Skip to content

Cold Email A/B Testing: What to Test and How to Measure Results

Affiliate disclosure: some links in this article are partner links. If you start a paid plan through them, imisofts may earn a commission at no extra cost to you. We only recommend tools we actually use to run client campaigns.

Most people run cold email campaigns, get mediocre results, and move on.

At imisofts, we run 100+ A/B tests monthly. Each test teaches us something. Compound those lessons, and you get 65-75% open rates and 3-5% reply rates.

This is our A/B testing framework.

The Cold Email A/B Testing Hierarchy

Not all tests have equal impact. We prioritize:

  1. Subject line (highest impact)
  2. Opening line (second highest)
  3. Value statement (medium impact)
  4. CTA (medium-low impact)
  5. Send time (lowest impact)

Never test low-impact variables first. You'll waste samples before finding the real wins.

Testing Subject Lines (Highest Impact)

Subject lines determine open rate. Open rate determines everything else.

Test structure:

Variant A (baseline): [Current subject line that gets 45% opens]

Variant B (test): [New subject line with different formula]

Sample size: 50-100 prospects each

Duration: 3-5 days

Example test:

Variant A: "hi john, noticed you launched [product]" (45% open rate)

Variant B: "quick thought on [industry]" (52% open rate)

Winner: Variant B (+7 percentage points)

This 7-point improvement compounds. Across 10,000 email prospects, that's 700 additional opens. 700 additional opens means 7-35 additional replies (at 1-5% reply rate).

That's 7-35 additional customers from changing one word.

Subject line tests we run:

  • Personalization (first name + achievement vs. generic)
  • Question format vs. statement format
  • Lowercase vs. Title Case
  • Short vs. specific
  • Different achievement angles

Testing Opening Lines (Second Highest Impact)

Opening line determines whether they read past the first sentence.

Dataset extract
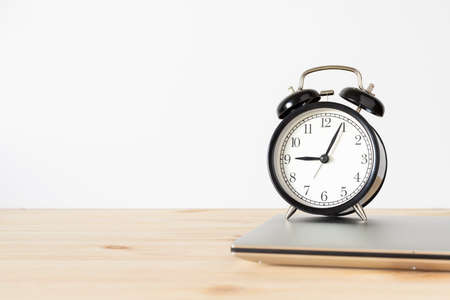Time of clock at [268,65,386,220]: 9:04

Requirement
Answer these from the cold email testing page:
(a) Which variable does the page rank as having the lowest impact?
(b) What sample size per variant does it give for a subject line test?
(c) What open rate did Variant B get in the example test?
The lines after the cold email testing page are separate material and are not part of it.

Result for this task
(a) Send time
(b) 50-100 prospects each
(c) 52%